• TASK ITEM:
Exactly the lines from the opening of the data through the line containing "A: Stoat (Mustela erminea)." should be reproduced, please, with nothing added.

<<<<

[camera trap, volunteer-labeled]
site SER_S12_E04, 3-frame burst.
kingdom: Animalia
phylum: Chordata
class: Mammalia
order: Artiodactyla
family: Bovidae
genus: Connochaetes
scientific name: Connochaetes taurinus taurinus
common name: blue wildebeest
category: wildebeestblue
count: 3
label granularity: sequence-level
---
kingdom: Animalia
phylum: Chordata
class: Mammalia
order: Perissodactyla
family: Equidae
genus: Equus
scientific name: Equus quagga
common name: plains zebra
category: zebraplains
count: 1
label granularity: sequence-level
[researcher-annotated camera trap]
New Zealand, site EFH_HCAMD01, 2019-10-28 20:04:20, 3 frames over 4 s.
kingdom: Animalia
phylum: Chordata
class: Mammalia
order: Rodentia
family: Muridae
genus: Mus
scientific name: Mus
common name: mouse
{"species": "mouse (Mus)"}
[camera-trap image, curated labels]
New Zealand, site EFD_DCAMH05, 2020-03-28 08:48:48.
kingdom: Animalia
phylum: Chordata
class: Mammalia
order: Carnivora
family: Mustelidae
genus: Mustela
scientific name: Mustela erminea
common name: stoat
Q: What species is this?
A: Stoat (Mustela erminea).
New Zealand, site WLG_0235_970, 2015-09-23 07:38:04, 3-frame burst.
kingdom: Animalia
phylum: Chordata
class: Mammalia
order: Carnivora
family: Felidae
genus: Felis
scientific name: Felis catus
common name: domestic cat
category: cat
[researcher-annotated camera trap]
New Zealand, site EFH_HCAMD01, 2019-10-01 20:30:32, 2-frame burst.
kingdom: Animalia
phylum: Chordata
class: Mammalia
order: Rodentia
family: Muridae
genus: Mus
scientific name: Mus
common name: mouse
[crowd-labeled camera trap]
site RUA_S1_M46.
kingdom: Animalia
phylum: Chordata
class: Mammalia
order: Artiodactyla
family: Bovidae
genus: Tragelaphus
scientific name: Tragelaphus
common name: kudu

>>>>

• RESULT FOR THIS TASK:
[camera trap, volunteer-labeled]
site SER_S12_E04, 3-frame burst.
kingdom: Animalia
phylum: Chordata
class: Mammalia
order: Artiodactyla
family: Bovidae
genus: Connochaetes
scientific name: Connochaetes taurinus taurinus
common name: blue wildebeest
category: wildebeestblue
count: 3
label granularity: sequence-level
---
kingdom: Animalia
phylum: Chordata
class: Mammalia
order: Perissodactyla
family: Equidae
genus: Equus
scientific name: Equus quagga
common name: plains zebra
category: zebraplains
count: 1
label granularity: sequence-level
[researcher-annotated camera trap]
New Zealand, site EFH_HCAMD01, 2019-10-28 20:04:20, 3 frames over 4 s.
kingdom: Animalia
phylum: Chordata
class: Mammalia
order: Rodentia
family: Muridae
genus: Mus
scientific name: Mus
common name: mouse
{"species": "mouse (Mus)"}
[camera-trap image, curated labels]
New Zealand, site EFD_DCAMH05, 2020-03-28 08:48:48.
kingdom: Animalia
phylum: Chordata
class: Mammalia
order: Carnivora
family: Mustelidae
genus: Mustela
scientific name: Mustela erminea
common name: stoat
Q: What species is this?
A: Stoat (Mustela erminea).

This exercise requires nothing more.